My foodie friend Megan Greenberg scoffed at the idea that I would gain weight on anything other than Gruyère and flan during my recovery. The thought of eating school lunches and Lara Bars while wearing sweatpants for a month and a half made her reevaluate our food-based friendship.
I understand where she’s coming from. Hell, I’d much rather be eating large servings of Mexican custard and $15 grilled cheeses. But the fact is, I live in Korea. And Koreans don’t do cheese.
While pleading my case over email, I could see her look of disgust. I imagined she was drinking a large cup of Columbian coffee, nibbling on a slice of homemade quiche while typing.
“But Korean lunches are really good…” I started to type. But then I remembered, she lives in America, where mystery meats and tater tots reign supreme.
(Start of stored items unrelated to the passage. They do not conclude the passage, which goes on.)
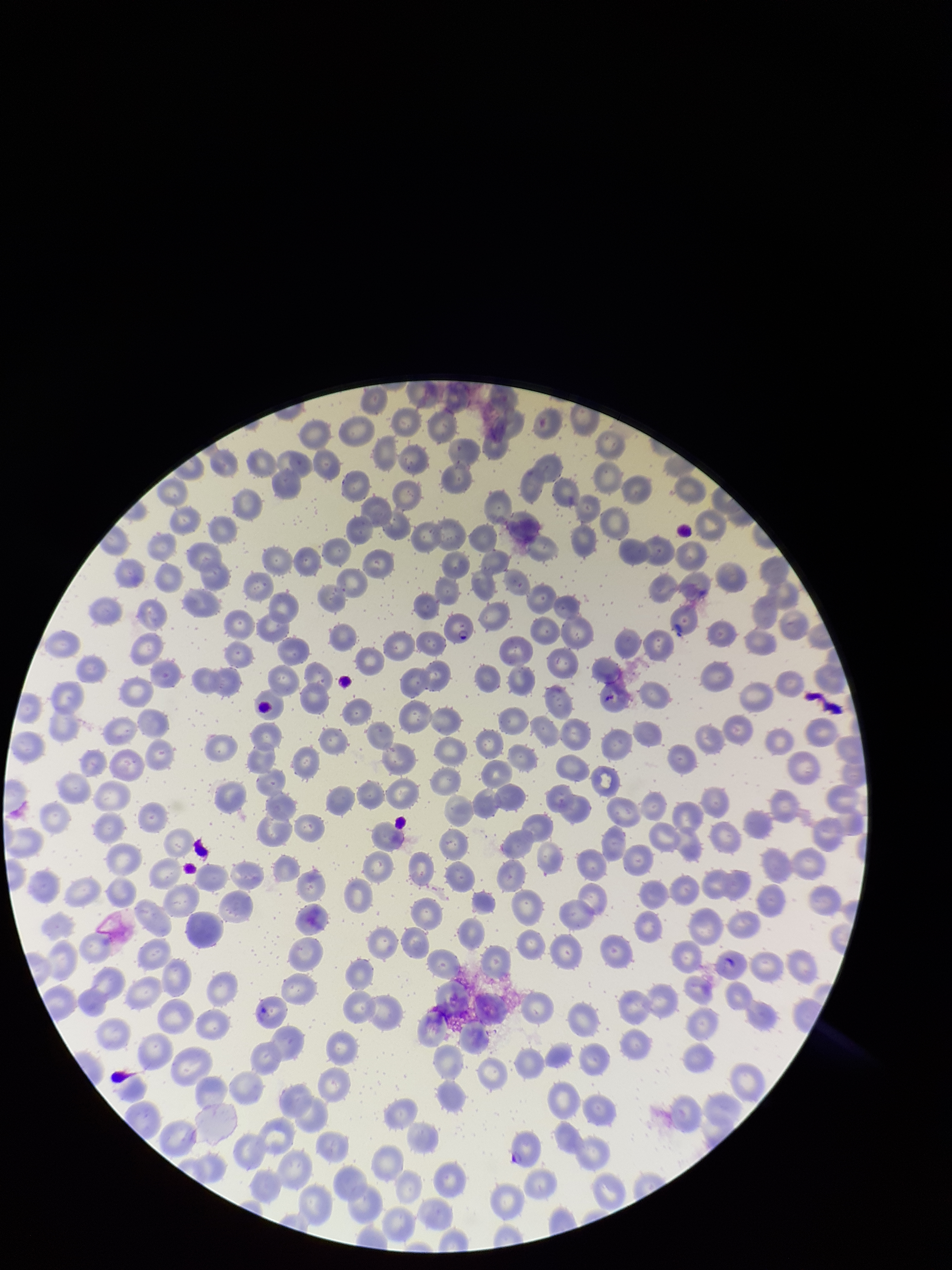
Seen.

parasitized red blood cell count = 1
species reported for this patient = Plasmodium falciparum
image size = 952×1270 pixels
preparation = thin blood smear
capture = smartphone photograph through the microscope eyepiece
field of view = one from this slide
patient malaria status = infected
stain = Giemsa
red blood cell count = 264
I remembered the Hamburger Helper pizza special during my high school years and immediately gave up pleading my case.
Every day, the Korean teachers come by the classrooms with a cart full of white rice, large batches of hot soup and a variety of banchan (small side dishes). Some days the soup is kimchi jjigae (cabbage and tofu in a spicy broth), others it’s doenjang guk (soybean paste and vegetables), kongnamul guk (bean sprout soup) or miyeok guk (seaweed soup). Either way, it’s good.
The banchan always consists of kimchi, whether it’s spicy fermented cabbage, turnips or onions. Other banchan might include sprouts in a spicy red sauce, boiled quail eggs, squid salad, fried sweet potatoes sprinkled with sesame seeds, roasted pork, pajeon (a savory pancake), mandu (dumplings), japchae (glass noodles with pork and vegetables), anchovies, steamed egg and crab rolls, acorn jelly, fried pork and sweet potato cutlets, corn salad…the list goes on.
It’s hot, it’s savory, it’s delicious.
Needless to say, it’s no Hamburger Helper.